(PROBLEM TO SOLVE): Count the lines of the items that contain the string "motorbike", treating case as significant, and give only that number.
[START TASK DATA]
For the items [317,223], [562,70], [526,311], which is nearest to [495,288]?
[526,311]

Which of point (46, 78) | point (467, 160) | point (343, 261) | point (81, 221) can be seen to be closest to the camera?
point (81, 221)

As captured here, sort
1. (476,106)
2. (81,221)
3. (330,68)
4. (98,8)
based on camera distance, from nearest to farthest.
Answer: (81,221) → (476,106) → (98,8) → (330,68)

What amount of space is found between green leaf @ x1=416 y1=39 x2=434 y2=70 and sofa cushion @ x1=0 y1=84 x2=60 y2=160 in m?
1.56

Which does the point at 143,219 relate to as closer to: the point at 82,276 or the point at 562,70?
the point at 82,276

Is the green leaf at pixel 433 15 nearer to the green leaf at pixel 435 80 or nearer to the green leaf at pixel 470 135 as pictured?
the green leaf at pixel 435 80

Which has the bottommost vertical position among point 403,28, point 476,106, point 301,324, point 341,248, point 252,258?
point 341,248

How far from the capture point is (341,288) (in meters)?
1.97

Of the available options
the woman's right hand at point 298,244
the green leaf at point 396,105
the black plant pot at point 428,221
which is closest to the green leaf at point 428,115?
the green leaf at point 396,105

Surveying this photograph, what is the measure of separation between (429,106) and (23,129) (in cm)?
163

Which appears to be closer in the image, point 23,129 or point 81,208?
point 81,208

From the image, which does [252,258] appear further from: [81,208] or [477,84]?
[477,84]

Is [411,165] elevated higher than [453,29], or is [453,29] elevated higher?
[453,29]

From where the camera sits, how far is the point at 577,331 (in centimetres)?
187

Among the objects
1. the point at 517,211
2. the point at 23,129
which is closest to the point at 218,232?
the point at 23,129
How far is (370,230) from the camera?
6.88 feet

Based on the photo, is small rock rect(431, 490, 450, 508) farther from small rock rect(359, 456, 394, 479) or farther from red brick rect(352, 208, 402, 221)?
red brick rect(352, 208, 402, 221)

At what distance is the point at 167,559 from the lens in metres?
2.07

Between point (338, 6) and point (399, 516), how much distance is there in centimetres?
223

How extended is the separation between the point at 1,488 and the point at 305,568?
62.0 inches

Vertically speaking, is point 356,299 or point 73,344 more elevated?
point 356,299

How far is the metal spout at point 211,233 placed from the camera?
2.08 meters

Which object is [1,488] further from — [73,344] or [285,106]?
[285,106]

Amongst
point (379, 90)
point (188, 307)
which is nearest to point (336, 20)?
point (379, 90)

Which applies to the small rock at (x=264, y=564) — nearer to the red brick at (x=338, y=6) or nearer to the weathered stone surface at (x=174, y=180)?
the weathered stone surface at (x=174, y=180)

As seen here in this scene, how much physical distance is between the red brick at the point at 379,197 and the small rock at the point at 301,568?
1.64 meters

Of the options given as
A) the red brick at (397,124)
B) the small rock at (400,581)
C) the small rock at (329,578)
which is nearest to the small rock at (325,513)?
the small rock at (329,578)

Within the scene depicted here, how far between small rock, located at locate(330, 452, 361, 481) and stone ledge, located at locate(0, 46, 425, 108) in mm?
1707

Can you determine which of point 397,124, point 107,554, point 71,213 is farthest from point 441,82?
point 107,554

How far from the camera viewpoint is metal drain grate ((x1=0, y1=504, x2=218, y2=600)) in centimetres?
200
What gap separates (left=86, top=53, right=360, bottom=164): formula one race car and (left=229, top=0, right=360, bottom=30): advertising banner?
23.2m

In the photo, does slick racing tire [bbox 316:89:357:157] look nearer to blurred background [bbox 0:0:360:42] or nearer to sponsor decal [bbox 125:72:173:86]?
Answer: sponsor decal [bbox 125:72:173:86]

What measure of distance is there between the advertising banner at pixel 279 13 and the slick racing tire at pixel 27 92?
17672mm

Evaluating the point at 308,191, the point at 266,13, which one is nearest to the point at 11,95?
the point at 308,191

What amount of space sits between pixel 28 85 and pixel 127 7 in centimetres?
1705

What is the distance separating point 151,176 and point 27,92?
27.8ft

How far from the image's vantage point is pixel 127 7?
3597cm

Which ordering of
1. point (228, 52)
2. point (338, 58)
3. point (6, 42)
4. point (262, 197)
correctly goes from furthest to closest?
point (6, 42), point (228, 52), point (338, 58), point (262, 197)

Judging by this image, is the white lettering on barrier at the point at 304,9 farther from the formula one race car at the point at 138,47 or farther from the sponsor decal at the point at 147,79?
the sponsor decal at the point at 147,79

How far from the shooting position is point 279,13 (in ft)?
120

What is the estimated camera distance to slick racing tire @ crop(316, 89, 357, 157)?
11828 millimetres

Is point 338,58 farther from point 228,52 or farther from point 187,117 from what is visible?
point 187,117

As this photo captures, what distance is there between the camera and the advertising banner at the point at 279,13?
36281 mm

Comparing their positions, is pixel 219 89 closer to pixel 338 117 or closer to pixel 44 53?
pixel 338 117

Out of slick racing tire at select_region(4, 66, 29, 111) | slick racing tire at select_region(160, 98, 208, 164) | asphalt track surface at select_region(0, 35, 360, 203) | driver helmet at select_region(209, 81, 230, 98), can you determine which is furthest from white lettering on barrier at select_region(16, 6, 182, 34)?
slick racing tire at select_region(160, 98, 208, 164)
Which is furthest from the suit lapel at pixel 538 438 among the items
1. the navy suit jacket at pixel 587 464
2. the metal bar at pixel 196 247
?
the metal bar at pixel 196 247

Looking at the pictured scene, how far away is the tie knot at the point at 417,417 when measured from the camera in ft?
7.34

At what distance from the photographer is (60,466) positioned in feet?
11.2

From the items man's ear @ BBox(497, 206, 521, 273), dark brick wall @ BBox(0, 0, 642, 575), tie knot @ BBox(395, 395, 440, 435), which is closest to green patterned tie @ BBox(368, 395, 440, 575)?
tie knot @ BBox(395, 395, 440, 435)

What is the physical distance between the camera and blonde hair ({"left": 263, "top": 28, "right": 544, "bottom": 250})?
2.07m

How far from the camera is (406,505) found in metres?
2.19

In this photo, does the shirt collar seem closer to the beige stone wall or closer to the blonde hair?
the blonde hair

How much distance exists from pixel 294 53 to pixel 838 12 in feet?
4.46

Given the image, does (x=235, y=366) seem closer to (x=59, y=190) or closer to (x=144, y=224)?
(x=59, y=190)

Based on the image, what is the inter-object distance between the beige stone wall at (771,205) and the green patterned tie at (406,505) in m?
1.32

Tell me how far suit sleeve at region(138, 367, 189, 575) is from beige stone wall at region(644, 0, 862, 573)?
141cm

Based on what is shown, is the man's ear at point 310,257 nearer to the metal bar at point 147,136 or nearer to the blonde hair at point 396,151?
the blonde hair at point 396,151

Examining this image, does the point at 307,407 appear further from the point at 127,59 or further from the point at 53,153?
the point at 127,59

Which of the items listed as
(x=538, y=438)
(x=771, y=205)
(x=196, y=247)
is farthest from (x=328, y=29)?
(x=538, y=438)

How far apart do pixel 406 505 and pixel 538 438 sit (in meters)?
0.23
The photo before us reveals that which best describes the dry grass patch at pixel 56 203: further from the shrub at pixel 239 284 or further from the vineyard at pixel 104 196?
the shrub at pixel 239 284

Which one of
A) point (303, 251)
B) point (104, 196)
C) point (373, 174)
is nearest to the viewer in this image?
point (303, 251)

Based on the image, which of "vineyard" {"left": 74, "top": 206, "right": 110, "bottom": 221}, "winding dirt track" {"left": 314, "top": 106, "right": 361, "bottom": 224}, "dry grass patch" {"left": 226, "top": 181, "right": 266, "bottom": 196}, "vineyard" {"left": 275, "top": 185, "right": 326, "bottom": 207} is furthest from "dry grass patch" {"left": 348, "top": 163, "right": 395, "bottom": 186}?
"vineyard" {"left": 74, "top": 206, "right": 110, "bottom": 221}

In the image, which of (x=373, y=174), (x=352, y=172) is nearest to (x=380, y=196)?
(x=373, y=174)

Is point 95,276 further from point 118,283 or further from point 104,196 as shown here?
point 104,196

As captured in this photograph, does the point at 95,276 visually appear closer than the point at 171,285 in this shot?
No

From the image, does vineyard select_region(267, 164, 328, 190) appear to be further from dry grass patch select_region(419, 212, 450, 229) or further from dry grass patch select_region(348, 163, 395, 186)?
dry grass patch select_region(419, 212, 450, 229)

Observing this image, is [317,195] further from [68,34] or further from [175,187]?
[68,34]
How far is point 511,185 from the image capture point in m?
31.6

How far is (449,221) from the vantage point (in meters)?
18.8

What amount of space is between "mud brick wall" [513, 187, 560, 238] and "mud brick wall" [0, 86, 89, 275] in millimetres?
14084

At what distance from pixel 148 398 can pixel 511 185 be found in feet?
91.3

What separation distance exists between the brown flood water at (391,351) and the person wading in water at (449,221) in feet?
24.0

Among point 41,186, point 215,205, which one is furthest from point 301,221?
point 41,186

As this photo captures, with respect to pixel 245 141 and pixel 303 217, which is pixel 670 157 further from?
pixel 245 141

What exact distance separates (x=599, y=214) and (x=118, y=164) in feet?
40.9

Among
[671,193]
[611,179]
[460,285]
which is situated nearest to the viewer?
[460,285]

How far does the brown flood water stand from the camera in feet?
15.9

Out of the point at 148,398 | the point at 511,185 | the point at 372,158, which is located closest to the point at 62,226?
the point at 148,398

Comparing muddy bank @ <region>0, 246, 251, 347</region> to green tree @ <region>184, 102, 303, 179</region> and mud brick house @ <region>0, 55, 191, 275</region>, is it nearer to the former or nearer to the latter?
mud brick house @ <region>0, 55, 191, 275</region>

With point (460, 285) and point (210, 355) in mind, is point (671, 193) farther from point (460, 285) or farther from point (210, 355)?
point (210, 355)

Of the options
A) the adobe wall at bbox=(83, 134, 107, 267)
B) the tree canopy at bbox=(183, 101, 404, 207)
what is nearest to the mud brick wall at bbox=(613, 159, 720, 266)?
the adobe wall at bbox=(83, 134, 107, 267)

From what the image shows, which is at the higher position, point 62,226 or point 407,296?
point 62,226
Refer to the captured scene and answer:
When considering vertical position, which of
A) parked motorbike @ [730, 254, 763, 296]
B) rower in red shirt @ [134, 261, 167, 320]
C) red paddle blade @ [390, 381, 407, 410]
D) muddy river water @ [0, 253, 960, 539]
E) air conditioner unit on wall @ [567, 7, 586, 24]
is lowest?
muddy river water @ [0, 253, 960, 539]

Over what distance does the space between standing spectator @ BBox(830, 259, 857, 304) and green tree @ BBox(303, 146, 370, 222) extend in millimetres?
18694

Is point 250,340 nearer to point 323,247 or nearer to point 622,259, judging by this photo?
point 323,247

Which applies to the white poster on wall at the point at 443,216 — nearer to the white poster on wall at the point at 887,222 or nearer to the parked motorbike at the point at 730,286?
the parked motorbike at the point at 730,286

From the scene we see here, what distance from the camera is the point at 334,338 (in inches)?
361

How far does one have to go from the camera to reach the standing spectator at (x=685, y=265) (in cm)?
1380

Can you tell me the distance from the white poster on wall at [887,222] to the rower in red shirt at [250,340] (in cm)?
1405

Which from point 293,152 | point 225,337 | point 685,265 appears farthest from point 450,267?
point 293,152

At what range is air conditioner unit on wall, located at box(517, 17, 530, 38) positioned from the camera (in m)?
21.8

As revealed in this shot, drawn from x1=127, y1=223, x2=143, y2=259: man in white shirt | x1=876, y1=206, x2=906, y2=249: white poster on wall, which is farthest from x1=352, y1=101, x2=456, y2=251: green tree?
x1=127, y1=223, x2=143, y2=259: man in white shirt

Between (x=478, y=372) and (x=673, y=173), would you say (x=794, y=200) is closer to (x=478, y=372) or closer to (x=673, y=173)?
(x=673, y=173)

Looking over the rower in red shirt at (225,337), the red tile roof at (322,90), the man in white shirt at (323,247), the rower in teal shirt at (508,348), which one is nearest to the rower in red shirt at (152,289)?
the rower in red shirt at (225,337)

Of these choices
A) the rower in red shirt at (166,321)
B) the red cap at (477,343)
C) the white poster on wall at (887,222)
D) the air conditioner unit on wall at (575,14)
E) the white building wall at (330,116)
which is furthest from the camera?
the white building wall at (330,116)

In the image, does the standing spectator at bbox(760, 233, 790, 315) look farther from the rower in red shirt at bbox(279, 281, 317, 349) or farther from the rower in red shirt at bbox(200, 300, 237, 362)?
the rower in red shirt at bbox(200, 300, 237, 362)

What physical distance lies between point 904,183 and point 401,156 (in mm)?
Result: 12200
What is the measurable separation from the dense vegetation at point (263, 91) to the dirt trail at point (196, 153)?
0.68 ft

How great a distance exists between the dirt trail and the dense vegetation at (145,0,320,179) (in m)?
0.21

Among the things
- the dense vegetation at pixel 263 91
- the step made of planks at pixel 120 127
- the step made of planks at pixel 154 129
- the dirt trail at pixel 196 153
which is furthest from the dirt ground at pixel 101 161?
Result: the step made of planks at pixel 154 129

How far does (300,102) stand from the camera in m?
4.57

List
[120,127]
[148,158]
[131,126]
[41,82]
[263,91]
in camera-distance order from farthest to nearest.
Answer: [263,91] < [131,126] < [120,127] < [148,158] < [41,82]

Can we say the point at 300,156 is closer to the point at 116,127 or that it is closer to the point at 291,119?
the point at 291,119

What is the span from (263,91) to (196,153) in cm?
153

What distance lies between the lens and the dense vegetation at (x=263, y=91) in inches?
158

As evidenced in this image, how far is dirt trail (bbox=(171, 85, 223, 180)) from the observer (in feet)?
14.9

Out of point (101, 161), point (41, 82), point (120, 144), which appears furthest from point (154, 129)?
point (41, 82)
[END TASK DATA]
(EXERCISE SOLUTION): 3